== What you will do ==
Write out the records that appear below, verbatim and complete, but without pictures.

##### Data lines #####

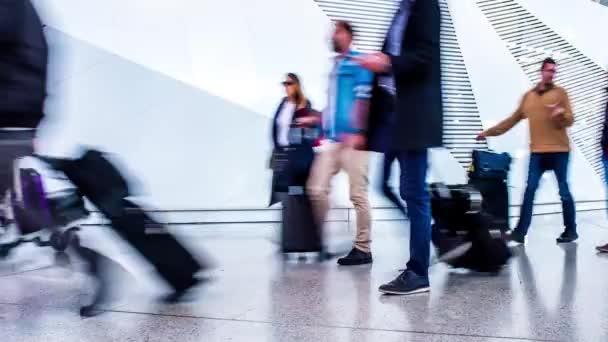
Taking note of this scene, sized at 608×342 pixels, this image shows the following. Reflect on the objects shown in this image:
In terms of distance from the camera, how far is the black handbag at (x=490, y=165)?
510 centimetres

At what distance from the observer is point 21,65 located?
2354mm

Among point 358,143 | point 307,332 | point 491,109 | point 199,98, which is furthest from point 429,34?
point 491,109

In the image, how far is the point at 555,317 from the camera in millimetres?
2873

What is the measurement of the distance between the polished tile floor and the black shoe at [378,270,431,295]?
0.06 m

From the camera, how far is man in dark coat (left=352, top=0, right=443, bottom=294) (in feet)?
10.5

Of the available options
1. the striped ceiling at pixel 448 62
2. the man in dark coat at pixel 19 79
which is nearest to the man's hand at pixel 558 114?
the striped ceiling at pixel 448 62

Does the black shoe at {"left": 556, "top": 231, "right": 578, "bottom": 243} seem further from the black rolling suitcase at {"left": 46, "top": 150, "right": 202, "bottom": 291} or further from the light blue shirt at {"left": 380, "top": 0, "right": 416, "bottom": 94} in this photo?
the black rolling suitcase at {"left": 46, "top": 150, "right": 202, "bottom": 291}

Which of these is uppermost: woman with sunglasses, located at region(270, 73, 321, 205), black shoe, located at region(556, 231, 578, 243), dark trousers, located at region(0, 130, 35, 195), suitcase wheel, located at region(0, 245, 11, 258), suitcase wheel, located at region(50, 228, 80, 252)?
dark trousers, located at region(0, 130, 35, 195)

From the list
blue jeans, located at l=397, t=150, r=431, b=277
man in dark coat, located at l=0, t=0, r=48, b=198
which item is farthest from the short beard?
man in dark coat, located at l=0, t=0, r=48, b=198

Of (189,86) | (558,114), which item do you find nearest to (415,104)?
(558,114)

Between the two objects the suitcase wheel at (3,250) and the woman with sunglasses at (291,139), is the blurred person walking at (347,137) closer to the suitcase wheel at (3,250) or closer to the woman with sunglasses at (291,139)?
the woman with sunglasses at (291,139)

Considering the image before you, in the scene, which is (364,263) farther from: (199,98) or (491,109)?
(491,109)

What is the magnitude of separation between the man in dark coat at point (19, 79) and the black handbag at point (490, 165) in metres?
3.62

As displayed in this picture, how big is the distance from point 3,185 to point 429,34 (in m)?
2.12
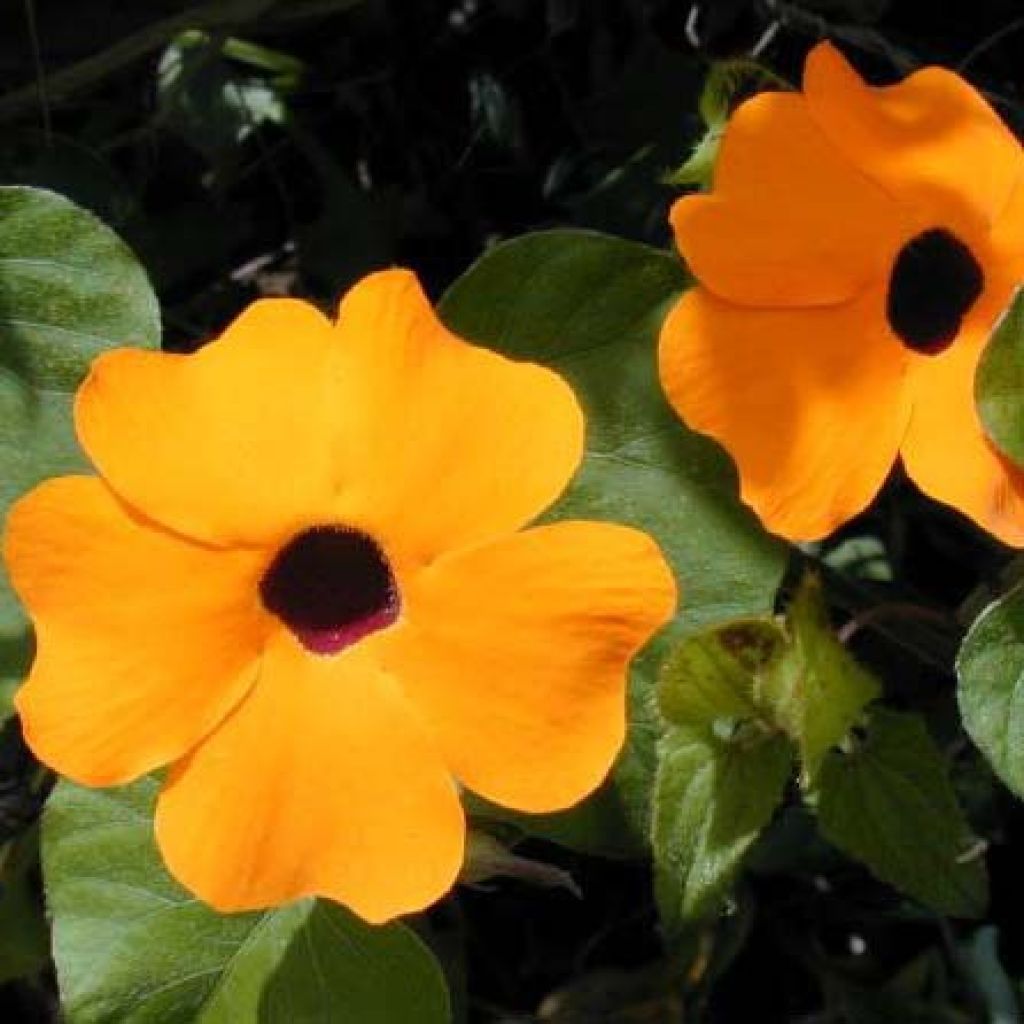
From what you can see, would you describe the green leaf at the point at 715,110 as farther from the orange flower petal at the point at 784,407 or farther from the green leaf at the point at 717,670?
the green leaf at the point at 717,670

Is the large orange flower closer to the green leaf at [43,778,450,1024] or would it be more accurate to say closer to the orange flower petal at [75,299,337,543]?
the orange flower petal at [75,299,337,543]

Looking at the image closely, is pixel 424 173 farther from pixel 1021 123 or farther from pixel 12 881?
pixel 12 881

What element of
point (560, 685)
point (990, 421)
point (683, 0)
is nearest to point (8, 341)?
point (560, 685)

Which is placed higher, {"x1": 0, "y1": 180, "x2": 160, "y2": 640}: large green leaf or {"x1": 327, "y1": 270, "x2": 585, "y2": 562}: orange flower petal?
{"x1": 327, "y1": 270, "x2": 585, "y2": 562}: orange flower petal

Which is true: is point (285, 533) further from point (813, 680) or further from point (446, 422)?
point (813, 680)

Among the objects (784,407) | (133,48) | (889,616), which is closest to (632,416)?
(784,407)

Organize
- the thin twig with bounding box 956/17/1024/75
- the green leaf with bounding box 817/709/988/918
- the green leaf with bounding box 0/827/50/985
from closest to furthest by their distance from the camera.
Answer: the green leaf with bounding box 817/709/988/918
the green leaf with bounding box 0/827/50/985
the thin twig with bounding box 956/17/1024/75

#####

== Reply ==
Taking note of this scene, sized at 608×342 pixels, this image shows the following. Reflect on the objects shown in this image:
In terms of distance from the camera, how far is the black handbag at (x=490, y=165)?
510 centimetres

At what distance from the observer is point 21,65 located?
2354mm

Among point 358,143 | point 307,332 | point 491,109 | point 199,98, which is furthest from point 429,34?
point 491,109

In the image, how far is the point at 555,317 from the camera in millimetres?
2873

What is the measurement of the distance between the polished tile floor and the black shoe at [378,270,431,295]?
0.06 m

From the camera, how far is man in dark coat (left=352, top=0, right=443, bottom=294) (in feet)?
10.5

Of the available options
1. the striped ceiling at pixel 448 62
2. the man in dark coat at pixel 19 79
which is nearest to the man's hand at pixel 558 114?
the striped ceiling at pixel 448 62

Does the black shoe at {"left": 556, "top": 231, "right": 578, "bottom": 243} seem further from the black rolling suitcase at {"left": 46, "top": 150, "right": 202, "bottom": 291} or further from the light blue shirt at {"left": 380, "top": 0, "right": 416, "bottom": 94} in this photo?
the black rolling suitcase at {"left": 46, "top": 150, "right": 202, "bottom": 291}

Which of these is uppermost: woman with sunglasses, located at region(270, 73, 321, 205), black shoe, located at region(556, 231, 578, 243), dark trousers, located at region(0, 130, 35, 195), suitcase wheel, located at region(0, 245, 11, 258), suitcase wheel, located at region(50, 228, 80, 252)?
dark trousers, located at region(0, 130, 35, 195)

From the list
blue jeans, located at l=397, t=150, r=431, b=277
man in dark coat, located at l=0, t=0, r=48, b=198
which item is farthest from the short beard?
man in dark coat, located at l=0, t=0, r=48, b=198

Of (189,86) | (558,114), which item do you find nearest to (415,104)?
(558,114)

Between the two objects the suitcase wheel at (3,250) and the woman with sunglasses at (291,139), is the blurred person walking at (347,137) closer to the suitcase wheel at (3,250) or closer to the woman with sunglasses at (291,139)?
the woman with sunglasses at (291,139)

Considering the image before you, in the scene, which is (364,263) farther from: (199,98) or (491,109)?
(491,109)

What is the magnitude of separation between the man in dark coat at point (19, 79) and the black handbag at point (490, 165) in metres?
3.62

As displayed in this picture, how big is the distance from point 3,185 to point 429,34 (in m)?
2.12
From what you can see, would you describe the green leaf at the point at 715,110 as farther from the orange flower petal at the point at 784,407 or farther from the green leaf at the point at 717,670?
the green leaf at the point at 717,670

Is the large orange flower closer to the green leaf at [43,778,450,1024] or would it be more accurate to say closer to the orange flower petal at [75,299,337,543]?
the orange flower petal at [75,299,337,543]

Looking at the image closely, is pixel 424 173 farther from pixel 1021 123 or farther from pixel 12 881?
pixel 12 881

What element of
point (560, 685)
point (990, 421)
point (683, 0)
is nearest to point (8, 341)?
point (560, 685)

Which is placed higher, {"x1": 0, "y1": 180, "x2": 160, "y2": 640}: large green leaf or {"x1": 327, "y1": 270, "x2": 585, "y2": 562}: orange flower petal?
{"x1": 327, "y1": 270, "x2": 585, "y2": 562}: orange flower petal

Which is true: is point (285, 533) further from point (813, 680) or further from point (446, 422)?
point (813, 680)

Among the objects (784,407) | (133,48) | (889,616), which is closest to (632,416)?
(784,407)

Organize
- the thin twig with bounding box 956/17/1024/75
- the green leaf with bounding box 817/709/988/918
- the green leaf with bounding box 0/827/50/985
from closest to furthest by their distance from the camera.
Answer: the green leaf with bounding box 817/709/988/918
the green leaf with bounding box 0/827/50/985
the thin twig with bounding box 956/17/1024/75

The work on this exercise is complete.